With mind and matter out of the way, Rasmussen turns to explain the foundation of morals. He begins his assessment by proposing a tool: the ability to sense moral goodness. This tool is not perfect, but it allows us to distinguish between at least some good and bad things. These are not just subjective opinions, rather, they are true windows into actual goodness. This notion is debated. Thankfully, Rasmussen carefully addresses several objections to this Moral Window Hypothesis. In order to explain both the existence of moral principles and the discoverability of those principles, the foundation itself must have a moral nature.

The final aspect that Rasmussen explores is how the foundation of everything functions to explain all reasoning. He begins by showing how the foundation of everything explains mathematics. Mathematics can best be explained by the existence of a mind-like foundation. Similarly, the principles of reason, which ultimately outline how people think correctly, are best explained by a mental foundation of reality.

Now that all the aspects of the foundation are in place, Rasmussen illuminates this foundation by outlining how it is perfect. To do this, he uses the notion of pure actuality discussed in an earlier section of the book.
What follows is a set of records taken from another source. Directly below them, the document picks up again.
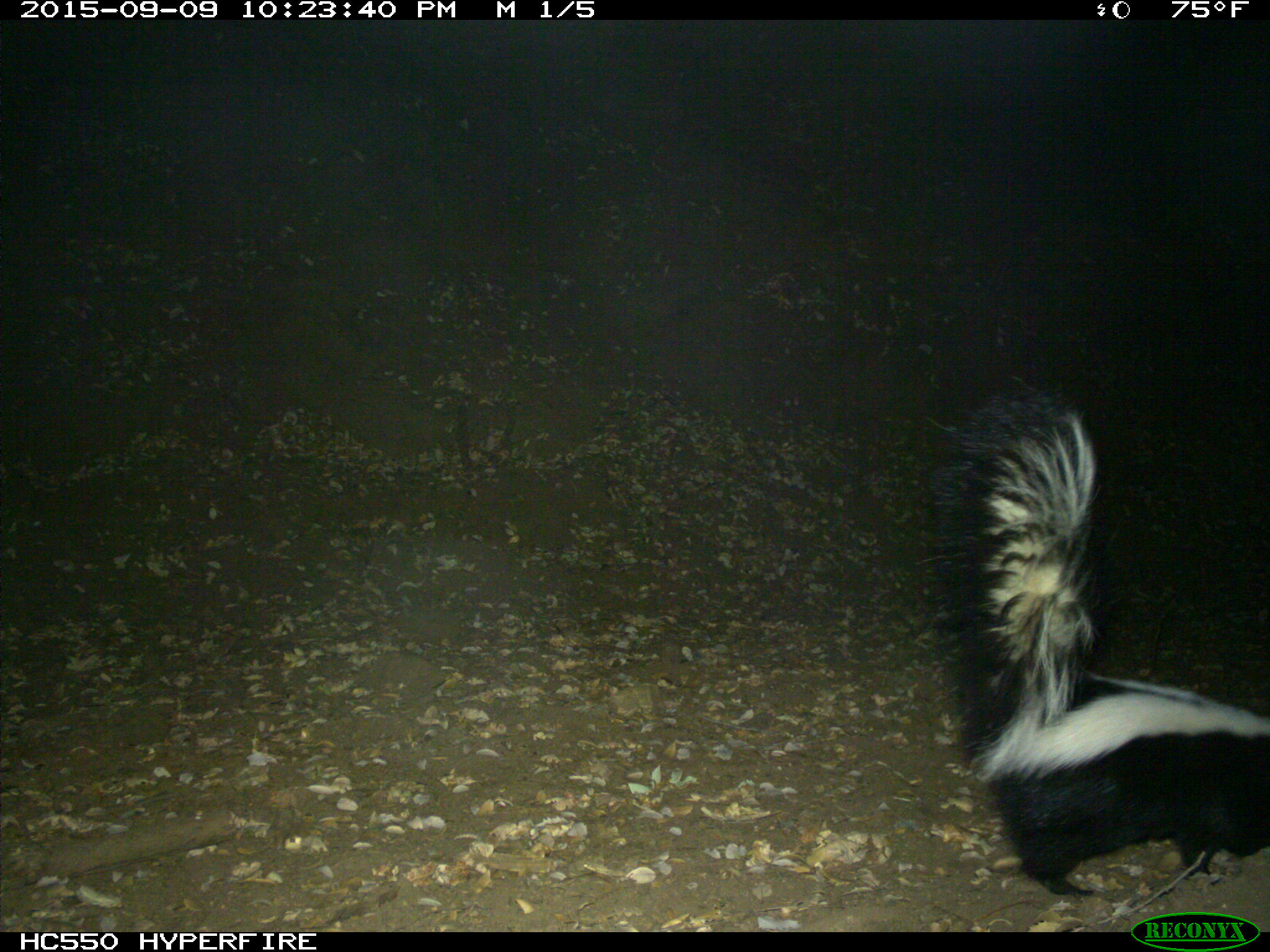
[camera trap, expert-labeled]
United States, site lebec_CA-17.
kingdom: Animalia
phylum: Chordata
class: Mammalia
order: Carnivora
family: Mephitidae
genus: Mephitis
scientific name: Mephitis mephitis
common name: striped skunk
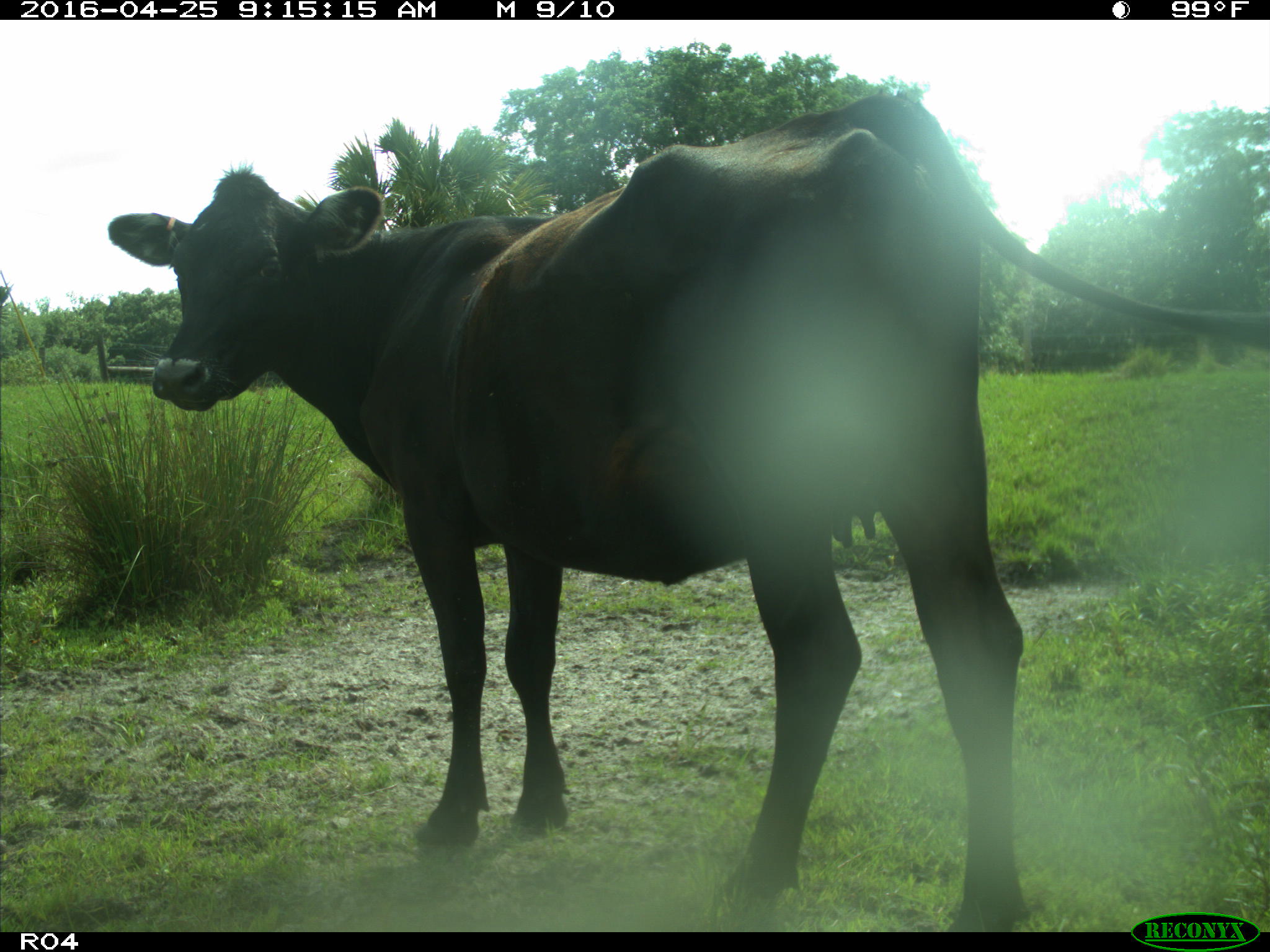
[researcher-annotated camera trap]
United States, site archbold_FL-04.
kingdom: Animalia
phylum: Chordata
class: Mammalia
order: Artiodactyla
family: Bovidae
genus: Bos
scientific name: Bos taurus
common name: domestic cow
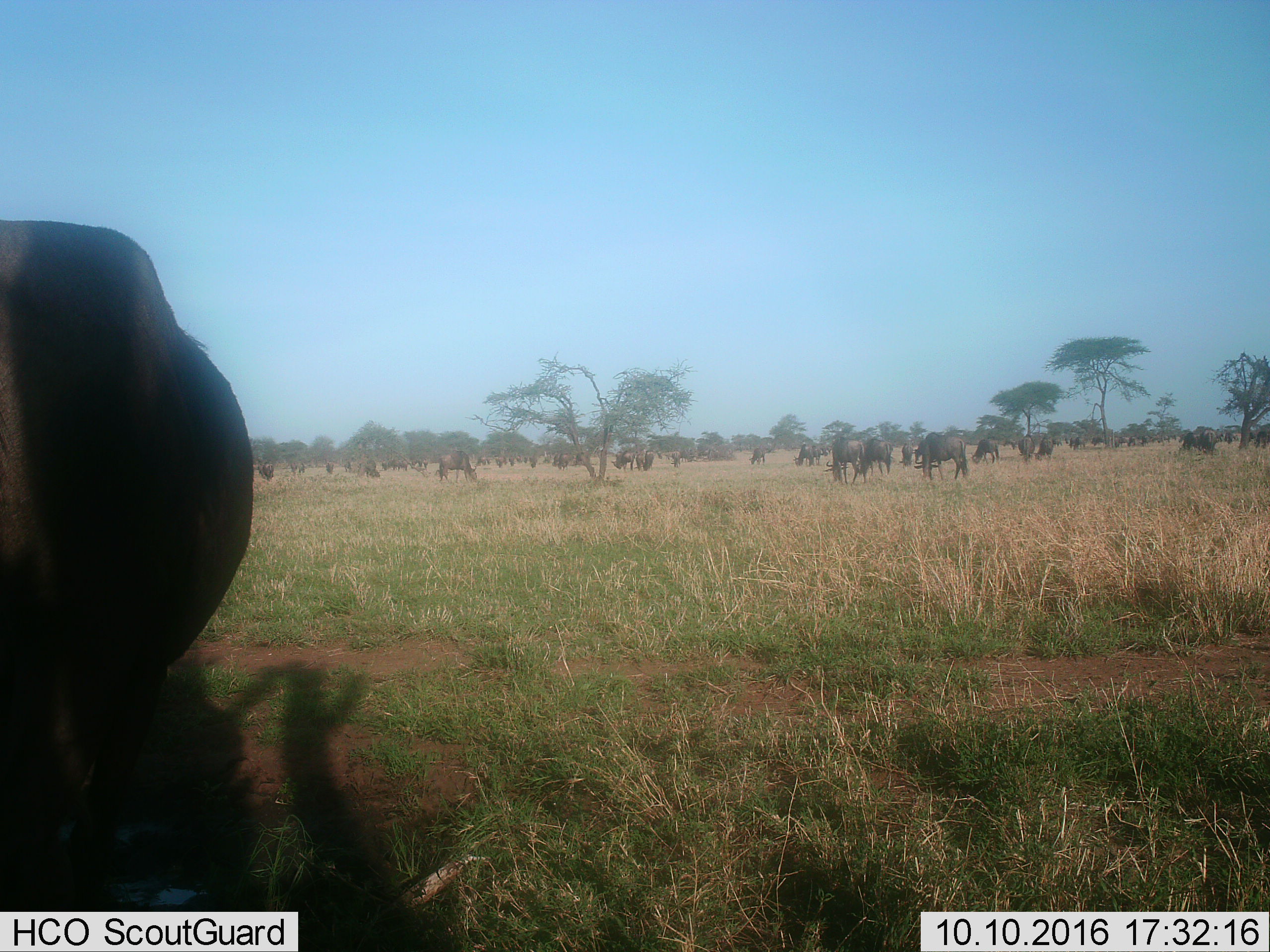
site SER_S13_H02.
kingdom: Animalia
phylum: Chordata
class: Mammalia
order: Artiodactyla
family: Bovidae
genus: Connochaetes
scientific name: Connochaetes taurinus taurinus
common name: blue wildebeest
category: wildebeestblue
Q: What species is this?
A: Wildebeestblue (blue wildebeest) (Connochaetes taurinus taurinus).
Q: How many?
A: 11-50.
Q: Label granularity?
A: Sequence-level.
If the foundation is to be perfect, it must be the most valuable thing in existence. If the foundation is purely actual, then it follows that it has no limits when it comes to value, and therefore the foundation must be maximally valuable. Similarly, the foundation must be maximally powerful and maximally knowledgeable.

With the bridge of reason completed, Rasmussen engages with major challenges to the suggestion that the world has an underlying foundation. The first challenge, regarding the problem of evil and suffering, is discussed at length. Following his pattern, he responds with reason. He concludes that it is entirely possible that a perfect mind could have good reasons for creating a world that is morally interesting, which includes the presence of evil. By contrast, it is not clear that the creatures would have knowledge of these reasons.

Next, Rasmussen replies to eight additional challenges by explaining how he, personally, navigates them. These challenges cover a wide variety of topics, including but not limited to: hell, the silence of God, blind faith, miracles, and others. While the answers are brief, they provide examples of how at least the author has been able to satisfy his own concerns. The reader is free to accept these answers or not, but at a minimum, he or she should have a starting point and some encouragement to continue seeking more satisfactory answers to these questions, as well as any others that arise.

Rasmussen concludes the book by presenting what he calls the Argument from Limits. The argument is fairly technical, but the end result is that perfection itself points to its own possibility, and furthermore to its own necessity. This is unique among all properties, and ultimately, if successful, demonstrates that all properties of everything that exists points to the existence of God.

Final Thoughts

The importance of How Reason Can Lead to God in the world of apologetics cannot be overstated. Rasmussen has successfully presented an argument of the highest degree of technical rigor in a manner that is accessible to the layman. Every Christian should not only learn the overall argument of Rasmussen’s book, but should also learn the intellectual humility that he exhibits has he engages in an honest pursuit of truth with nothing more than reason as his guide. But it is written with the skeptic in mind, and therefore, in addition to sitting on the apologist’s shelf it ought to make its way into the hands of the skeptics everywhere.